UVM Launches Fifth Season of Popular Historic Tours
- By Jeffrey R. Wakefield
The fifth season of the University of Vermont's popular historic tour program is now under way. Led by UVM emeritus professor William Averyt, the weekly tours will take place Saturdays from 10 to noon through Oct. 13.
UVM was founded in 1791, the fifth oldest university in New England, and it boasts a bevy of both historic buildings, including more than a dozen on the National Register of Historic Places, and fascinating personalities.

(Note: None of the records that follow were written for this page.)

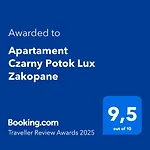 Apartament Czarny Potok Lux Zakopane Apartment Zakopane
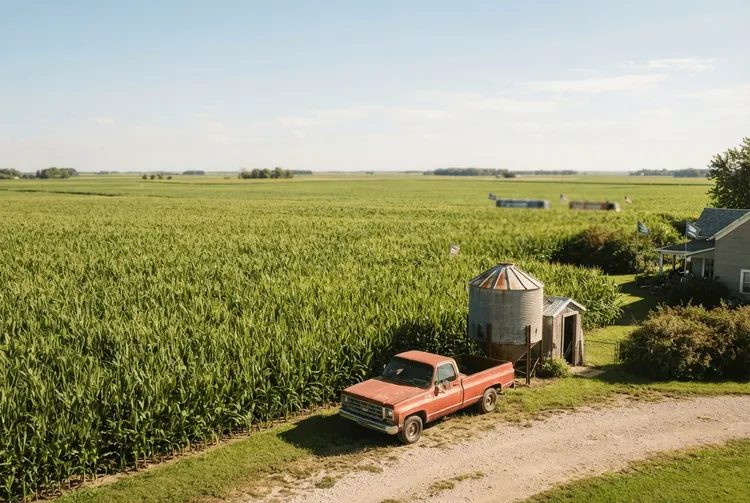 Republikaner in Iowa und Kansas: Geldströme zeigen wachsende Verwundbarkeit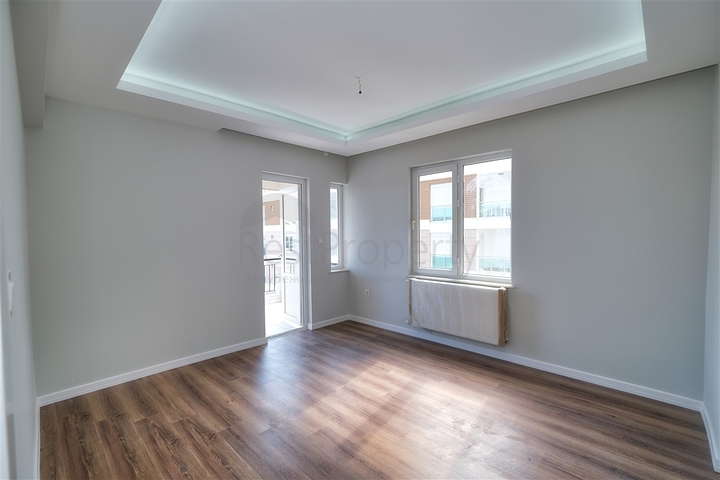 شقة 3 + 1 في منطقة هورما - أنطاليا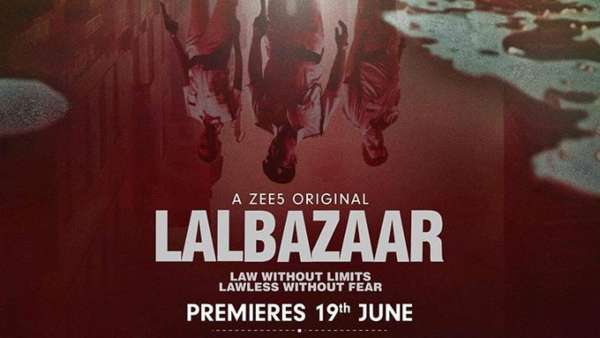 Lalbazaar Stars Hrishita Bhatt As A Reporter
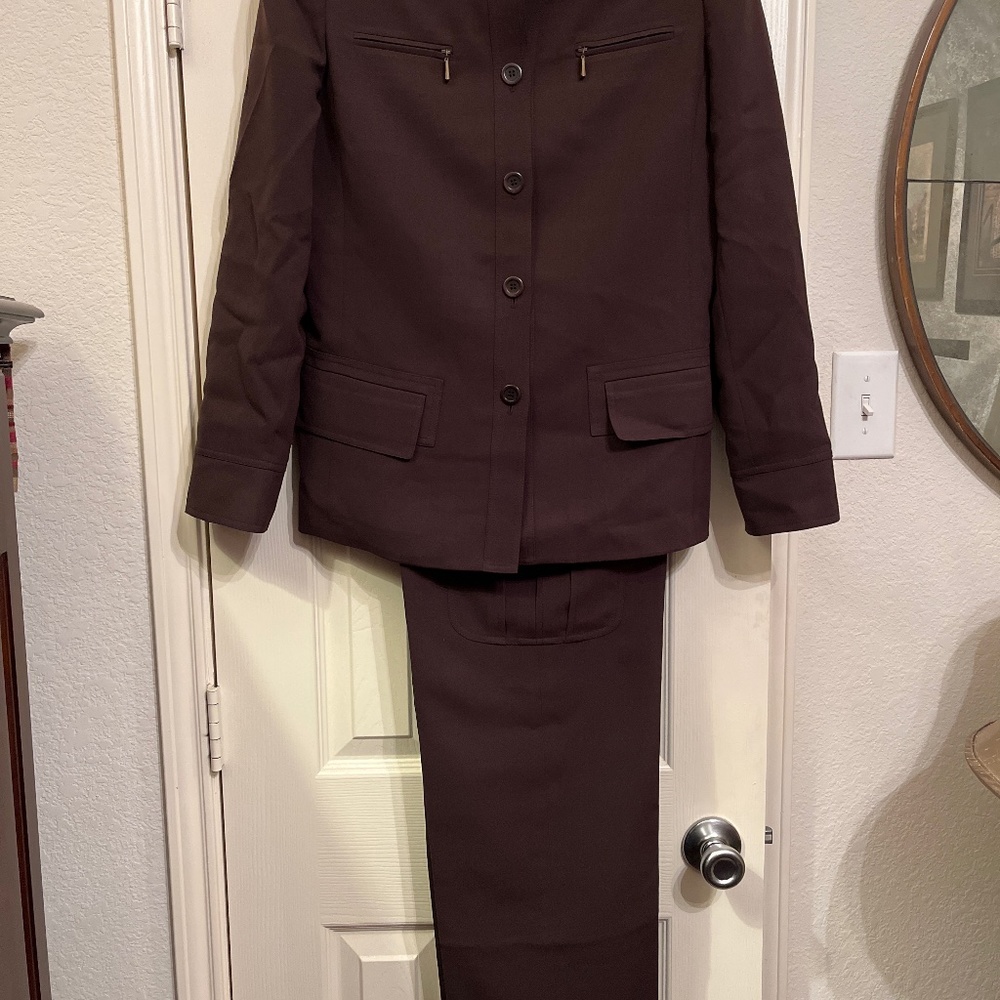 Pants Suit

Highlighted on the tour are such structures as the Old Mill, completed in 1829, whose cornerstone was laid by the Marquis de Lafayette; the Billings Library, completed in 1885, which leading 19th century architect H.H. Richardson considered his finest building; and Grasse Mount, a brick Federal style mansion built in 1804 by a local merchant, which later served as the residence of Vermont governor Cornelius P. Van Ness.

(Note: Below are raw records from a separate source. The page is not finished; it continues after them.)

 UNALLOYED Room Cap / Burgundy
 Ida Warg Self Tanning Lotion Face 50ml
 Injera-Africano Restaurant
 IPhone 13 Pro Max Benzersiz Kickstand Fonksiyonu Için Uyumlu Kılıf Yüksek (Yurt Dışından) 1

Tour guide Averyt also brings vividly to life the fascinating and complicated personalities who animate UVM’s history. Founder Ira Allen, for instance, was both a revolutionary war hero and sometimes slippery real estate speculator. UVM's third president, James Marsh, inspired Emerson and Thoreau, invented the modern university curriculum, and made Burlington the intellectual capital of America during the 1820s and 1830s. Professor Royall Tyler, a member of Vermont's Supreme Court in the 18th century, is said to be the model for the villain of Nathaniel Hawthorne’s House of Seven Gables, Judge Jaffrey Pyncheon. And 1879 alumnus John Dewey, whose grave is on campus, is considered one of American's greatest philosophers.
“UVM’s history goes deep,” said tour guide Averyt. “The story of UVM is a great yarn to be sure, but it also resonates with significance; through figures like Marsh and Dewey, the university played a role in shaping modern American thought.”